4.2.23 Scope

Ready for a little heart to heart? A potentially confusing mess of emotions? Great, then keep with me. Ed and I are like two zombies right now going through this round-robin over and over.

I want to admit two weaknesses. One, I am not strong at expressing emotion. Two, communicating takes so much energy for me. I am recognizing these less strong areas and sharing them with you, because it may seem like everything is under control, but it is an illusion. We have created really good routines that keep us afloat and we have sweet moments together, but it doesn’t stop. And there are times when we are spinning and spinning... I am left without words to communicate with people that I care about. I regret this. Talking is hard. I do care. 

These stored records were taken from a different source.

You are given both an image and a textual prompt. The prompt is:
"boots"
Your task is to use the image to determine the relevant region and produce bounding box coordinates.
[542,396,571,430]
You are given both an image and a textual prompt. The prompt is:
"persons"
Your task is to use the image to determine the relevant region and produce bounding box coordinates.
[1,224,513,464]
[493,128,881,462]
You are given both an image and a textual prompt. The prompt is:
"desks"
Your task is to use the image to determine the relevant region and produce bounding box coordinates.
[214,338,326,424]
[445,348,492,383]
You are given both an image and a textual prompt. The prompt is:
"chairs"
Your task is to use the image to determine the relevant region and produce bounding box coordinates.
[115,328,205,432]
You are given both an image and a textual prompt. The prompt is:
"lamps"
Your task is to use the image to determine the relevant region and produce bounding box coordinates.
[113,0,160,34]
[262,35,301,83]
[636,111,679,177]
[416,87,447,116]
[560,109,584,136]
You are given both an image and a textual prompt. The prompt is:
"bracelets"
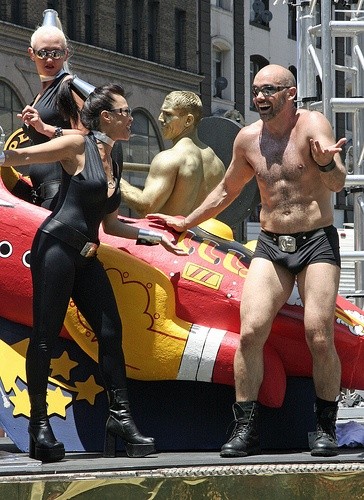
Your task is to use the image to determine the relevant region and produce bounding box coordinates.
[52,126,64,140]
[0,152,6,166]
[320,159,337,173]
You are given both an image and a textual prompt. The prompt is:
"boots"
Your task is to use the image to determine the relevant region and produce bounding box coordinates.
[27,392,66,460]
[310,398,339,457]
[101,386,158,458]
[219,402,263,457]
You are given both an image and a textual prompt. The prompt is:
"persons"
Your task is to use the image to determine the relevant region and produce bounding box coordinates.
[115,90,224,219]
[145,65,347,456]
[0,24,192,462]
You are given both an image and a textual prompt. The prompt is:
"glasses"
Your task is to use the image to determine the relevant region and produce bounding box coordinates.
[110,106,132,118]
[253,85,294,97]
[29,44,70,60]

We did have a night nurse start 2 weeks ago. Yes, that sounds hopeful and promising. So far it has been exhausting and difficult. Training, working with the new nursing company, and honestly just talking with the new nurse through her shifts… I am bone dry. I want to just throw in the towel and send the nursing company packing, but I’m trying to dig deep, make it through the first month, hope it will mean 3-4 nights a week with uninterrupted and full sleep. 

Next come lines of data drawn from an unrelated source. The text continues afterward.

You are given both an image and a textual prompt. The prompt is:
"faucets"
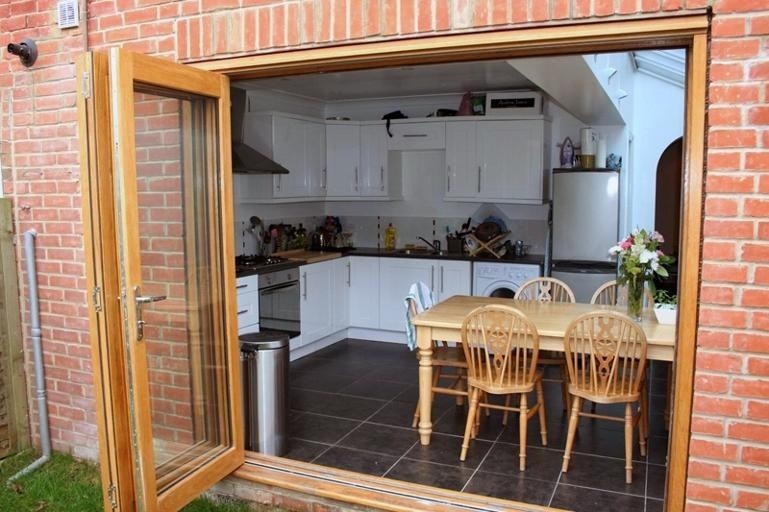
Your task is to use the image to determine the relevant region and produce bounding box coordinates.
[417,236,440,253]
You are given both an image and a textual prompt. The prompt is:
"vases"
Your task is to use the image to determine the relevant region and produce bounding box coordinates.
[625,278,643,323]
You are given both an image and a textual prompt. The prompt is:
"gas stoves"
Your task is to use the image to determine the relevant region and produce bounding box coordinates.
[235,254,299,288]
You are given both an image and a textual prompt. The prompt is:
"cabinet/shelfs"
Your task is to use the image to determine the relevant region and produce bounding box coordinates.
[378,253,472,334]
[327,118,360,201]
[346,255,379,331]
[236,274,260,336]
[443,115,478,203]
[243,112,325,205]
[480,112,551,206]
[388,118,443,153]
[298,256,347,352]
[363,118,401,201]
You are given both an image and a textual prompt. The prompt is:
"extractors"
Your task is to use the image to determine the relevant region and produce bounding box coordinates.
[228,85,289,176]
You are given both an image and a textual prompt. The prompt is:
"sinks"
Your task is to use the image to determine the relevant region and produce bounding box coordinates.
[392,249,444,256]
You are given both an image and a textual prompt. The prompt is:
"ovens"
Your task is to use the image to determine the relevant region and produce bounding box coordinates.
[258,280,300,342]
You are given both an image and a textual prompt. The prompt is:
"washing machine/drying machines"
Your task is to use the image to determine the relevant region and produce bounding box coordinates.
[472,261,542,349]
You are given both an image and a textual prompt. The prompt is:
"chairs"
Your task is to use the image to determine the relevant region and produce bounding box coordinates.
[559,309,650,486]
[565,279,655,441]
[400,281,492,431]
[499,278,577,428]
[455,302,549,472]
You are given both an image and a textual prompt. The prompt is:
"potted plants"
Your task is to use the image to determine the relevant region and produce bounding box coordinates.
[651,288,678,328]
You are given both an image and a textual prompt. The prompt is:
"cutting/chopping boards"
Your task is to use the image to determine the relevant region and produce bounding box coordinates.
[271,249,342,263]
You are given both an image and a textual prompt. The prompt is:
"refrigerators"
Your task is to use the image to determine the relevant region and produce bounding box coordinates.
[549,167,620,306]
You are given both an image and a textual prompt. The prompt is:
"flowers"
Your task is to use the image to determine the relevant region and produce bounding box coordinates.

And then, while Aimee has been doing well since her last round of IV antibiotics, there are a couple challenges that I hinted at in my last post. Renal ultrasound last week had some concerns (appt to discuss with urologist is in the morning), issues with bleeding at her central line (vitamin k infusion seems to have resolved it, hopefully), and currently most pressing, issues with her trach. We change the trach monthly at home, but recently Aimee’s trach changes have become so scary that we feel that we can no longer safely put off doing a sedated scope. We are taking her down to the hospital tomorrow. 

It may not seem like a big deal, but it has been the most difficult decision we have made this past year. We are both emotionally and mentally struggling with it. If we want to continue being peacefully at home with low amounts of trauma, we must, but I feel sick thinking of wheeling her towards the surgery center, of walking the halls with an empty wheelchair again. All of the days that we were apart come back. My whole being revolts against risking it. We cannot, we must. Oh my girl. I thought I would never put you through any more of this again. Yet… 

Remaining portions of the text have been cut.